--- Reading text ---

Ethanol skepticism reaches mainstream media

Since the State of the Union speech proposed an energy policy high on ethanol, the mainstream media has started to cover the flaws and risks of corn-based ethanol.
In the Washington Post, Wall Street Journal, Chicago SunTimes, and Albany Times Union, to take an anecdotal sample, news analysis and op-ed pieces notice that:
* even if the entire US corn harvest were dedicated to ethanol production, it would replace only 20% of current gasoline use
* ethanol production doesn’t save much, if any fossil fuel. Pessimistic estimates say that corn ethanol production is net negative; it takes more energy to produce then you get in return, while optimistic estimates are only about 1.3-1, compared to 10:1 for oil.
* corn for energy cuts into the amount available for corn flakes and pig feed.
Hopefully the conflict between food and fuel will cause the ethanol fad to flare out. Once the cost of food raw material and cattle feed cuts heavily enough into the earnings of food producers, there will be a powerful industrial lobby counterposed against the corn processors who are currently buying US policy.

Speaking of followup, muni wireless

installations have been around for long enough to come back and test which ones are working. Novarum, a consultancy specializing in wireless broadband, has gotten behind the hype and the skepticism, and tested muni wireless networks by coverage and speed. The best rated system were Saint Cloud Florida and Mountain View (which worked when I was there). The first thing to note is that according to the study, some of them actually do seem to work. Second, reasonable performance depends on more transmitters; early estimates recommended 20 transmitters per square mile, but it appears as though 40 are needed for adequate performance.

---

Activity: Extract the passage of the post that begins at the words "Hopefully the conflict" and stops after the words "buying US policy.". Nothing in the listing is required.

--- Listed records ---

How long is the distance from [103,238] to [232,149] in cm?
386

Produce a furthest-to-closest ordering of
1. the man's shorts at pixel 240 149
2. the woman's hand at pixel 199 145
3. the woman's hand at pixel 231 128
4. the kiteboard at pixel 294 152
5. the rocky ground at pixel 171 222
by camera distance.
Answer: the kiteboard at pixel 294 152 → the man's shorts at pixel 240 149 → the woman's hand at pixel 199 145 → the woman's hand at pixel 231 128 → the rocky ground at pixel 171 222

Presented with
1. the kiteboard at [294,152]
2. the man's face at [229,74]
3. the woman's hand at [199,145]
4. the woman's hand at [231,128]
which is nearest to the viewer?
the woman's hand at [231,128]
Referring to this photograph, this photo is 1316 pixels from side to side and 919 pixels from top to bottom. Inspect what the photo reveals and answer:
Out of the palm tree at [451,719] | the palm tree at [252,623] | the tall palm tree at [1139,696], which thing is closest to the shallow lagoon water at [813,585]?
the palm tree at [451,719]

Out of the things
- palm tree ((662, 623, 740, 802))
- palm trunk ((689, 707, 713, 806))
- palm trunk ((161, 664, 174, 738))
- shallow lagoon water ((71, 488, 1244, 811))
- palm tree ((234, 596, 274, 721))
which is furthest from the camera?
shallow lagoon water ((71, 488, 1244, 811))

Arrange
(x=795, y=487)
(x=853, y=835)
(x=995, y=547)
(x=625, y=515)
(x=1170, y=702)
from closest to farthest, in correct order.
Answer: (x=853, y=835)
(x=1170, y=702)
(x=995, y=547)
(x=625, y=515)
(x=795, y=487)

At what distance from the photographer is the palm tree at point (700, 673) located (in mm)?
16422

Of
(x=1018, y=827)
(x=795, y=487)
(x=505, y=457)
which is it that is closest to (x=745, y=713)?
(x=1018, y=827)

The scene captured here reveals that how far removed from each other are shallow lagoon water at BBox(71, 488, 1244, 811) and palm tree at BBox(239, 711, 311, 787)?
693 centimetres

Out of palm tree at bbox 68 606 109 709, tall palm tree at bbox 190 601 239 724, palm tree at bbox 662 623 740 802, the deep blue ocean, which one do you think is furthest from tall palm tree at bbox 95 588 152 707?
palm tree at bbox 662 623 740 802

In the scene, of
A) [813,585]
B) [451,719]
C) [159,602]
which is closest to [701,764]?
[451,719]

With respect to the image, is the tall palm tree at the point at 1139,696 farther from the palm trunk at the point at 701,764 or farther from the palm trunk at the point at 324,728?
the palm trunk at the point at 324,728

---

Final answer:
Hopefully the conflict between food and fuel will cause the ethanol fad to flare out. Once the cost of food raw material and cattle feed cuts heavily enough into the earnings of food producers, there will be a powerful industrial lobby counterposed against the corn processors who are currently buying US policy.